Sur la garantie de la vitalité du dialogue sociale en entreprise, la commission a

- apporté son soutien au nouveau régime juridique de l’accord unique de flexisécurité, qu’elle a baptisé "accord de performance sociale et économique" (APSE) (COM-16) ;
- facilité la conclusion d’accords collectifs par les représentants du personnel dans les entreprises dépourvues de délégués syndicaux (COM-12) ;
- supprimé l’accélération de la généralisation des accords majoritaires, considérant que la date du 1er mai 2018 retenue dans l’ordonnance pourrait freiner la conclusion d’accords d’entreprise (COM-20) ;
- salué la fusion des institutions représentatives du personnel dans le comité social et économique (CSE), tout en rétablissant le caractère obligatoire de la commission des marchés au sein des comités qui remplissent au moins deux des trois critères suivants : employer au moins 50 salariés, disposer de ressources dépassant 3,1 millions d’euros et posséder un patrimoine d’au moins 1,55 million d’euros (COM-30).

Sécurisation des relations de travail

Pour sécuriser les relations de travail, la commission a :

- obligé le juge à statuer dans un délai de trois mois quand il est saisi d’une action en nullité contre un accord collectif ou en cas de contestation de l’avis du médecin du travail sur l’aptitude d’un salarié (COM-19) ;
- interdit à un groupe international de retenir un périmètre national pour apprécier la cause économique d’un licenciement lorsque le juge détecte une fraude dans le choix de ce périmètre (COM-37) ;
- précisé l’étendue du contrôle de l’administration sur les mesures d’accompagnement ( COM-44) et de reclassement prévues dans le cadre d’une rupture conventionnelle collective et autorisé le recours à ce dispositif dans les entreprises dépourvues de CSE ( COM-43).

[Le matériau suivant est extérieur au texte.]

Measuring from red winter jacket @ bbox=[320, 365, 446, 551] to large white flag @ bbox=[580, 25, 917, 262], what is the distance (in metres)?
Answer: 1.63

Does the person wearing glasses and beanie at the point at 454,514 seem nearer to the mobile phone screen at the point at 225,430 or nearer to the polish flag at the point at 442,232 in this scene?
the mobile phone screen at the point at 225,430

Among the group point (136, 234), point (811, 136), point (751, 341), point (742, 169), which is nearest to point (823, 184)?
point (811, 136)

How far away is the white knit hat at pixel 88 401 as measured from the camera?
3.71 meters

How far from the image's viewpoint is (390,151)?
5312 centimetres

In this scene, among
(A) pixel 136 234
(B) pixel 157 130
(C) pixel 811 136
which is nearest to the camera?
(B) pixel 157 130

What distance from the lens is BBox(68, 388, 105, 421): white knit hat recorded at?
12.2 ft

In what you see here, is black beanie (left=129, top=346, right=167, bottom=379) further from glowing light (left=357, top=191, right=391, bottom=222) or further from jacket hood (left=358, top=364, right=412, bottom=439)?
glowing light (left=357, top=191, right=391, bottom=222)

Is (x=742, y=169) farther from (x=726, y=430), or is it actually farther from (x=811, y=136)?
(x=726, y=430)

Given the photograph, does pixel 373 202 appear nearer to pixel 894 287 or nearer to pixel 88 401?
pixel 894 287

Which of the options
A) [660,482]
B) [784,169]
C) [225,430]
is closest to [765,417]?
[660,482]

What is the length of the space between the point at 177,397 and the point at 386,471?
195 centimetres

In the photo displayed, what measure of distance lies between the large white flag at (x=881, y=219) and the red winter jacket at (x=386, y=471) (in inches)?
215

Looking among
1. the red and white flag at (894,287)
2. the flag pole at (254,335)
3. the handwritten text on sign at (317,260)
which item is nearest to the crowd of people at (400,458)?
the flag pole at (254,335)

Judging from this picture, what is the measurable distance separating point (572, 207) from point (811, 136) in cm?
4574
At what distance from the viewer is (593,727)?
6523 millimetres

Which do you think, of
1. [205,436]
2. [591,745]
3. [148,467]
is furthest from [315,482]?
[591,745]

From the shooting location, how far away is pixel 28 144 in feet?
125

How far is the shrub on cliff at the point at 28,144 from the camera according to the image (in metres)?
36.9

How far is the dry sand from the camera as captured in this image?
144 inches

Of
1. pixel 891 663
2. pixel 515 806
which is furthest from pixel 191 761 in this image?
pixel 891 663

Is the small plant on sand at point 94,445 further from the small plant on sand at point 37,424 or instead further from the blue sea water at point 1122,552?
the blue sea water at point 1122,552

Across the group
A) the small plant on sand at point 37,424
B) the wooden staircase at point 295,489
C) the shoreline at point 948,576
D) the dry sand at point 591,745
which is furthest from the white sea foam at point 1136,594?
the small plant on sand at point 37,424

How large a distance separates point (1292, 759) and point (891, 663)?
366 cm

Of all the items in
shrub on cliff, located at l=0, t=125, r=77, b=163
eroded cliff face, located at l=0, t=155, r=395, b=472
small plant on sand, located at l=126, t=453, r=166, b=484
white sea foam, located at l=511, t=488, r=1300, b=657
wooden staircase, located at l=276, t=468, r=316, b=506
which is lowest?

Défense des droits fondamentaux des salariés

Soucieuse de défendre les droits fondamentaux des salariés, la commission a :

- rendu obligatoire la formation de tous les membres du CSE en matière de santé, de sécurité et de conditions de travail (COM-28) ;
- autorisé le juge à ordonner un rattrapage de salaire pour tous les salariés victimes d’un licenciement nul, notamment les victimes de harcèlement et de discrimination (COM-40).

Respect du champ de l’habilitation

Enfin, la commission a veillé au strict respect par le Gouvernement du champ de l’habilitation et des engagements pris par celui-ci devant le Parlement et a :

- refusé toute dérogation à l’interdiction d’effectuer plus de trois mandats consécutifs de représentation du personnel, sauf dans les entreprises de moins de cinquante salariés (COM-27) ;
- supprimé les observatoires départementaux d’analyse et d’appui au dialogue social et à la négociation, ainsi que les règles relatives à la durée du mandat des membres de la commission nationale de discipline des conseillers prud’hommes (COM-13).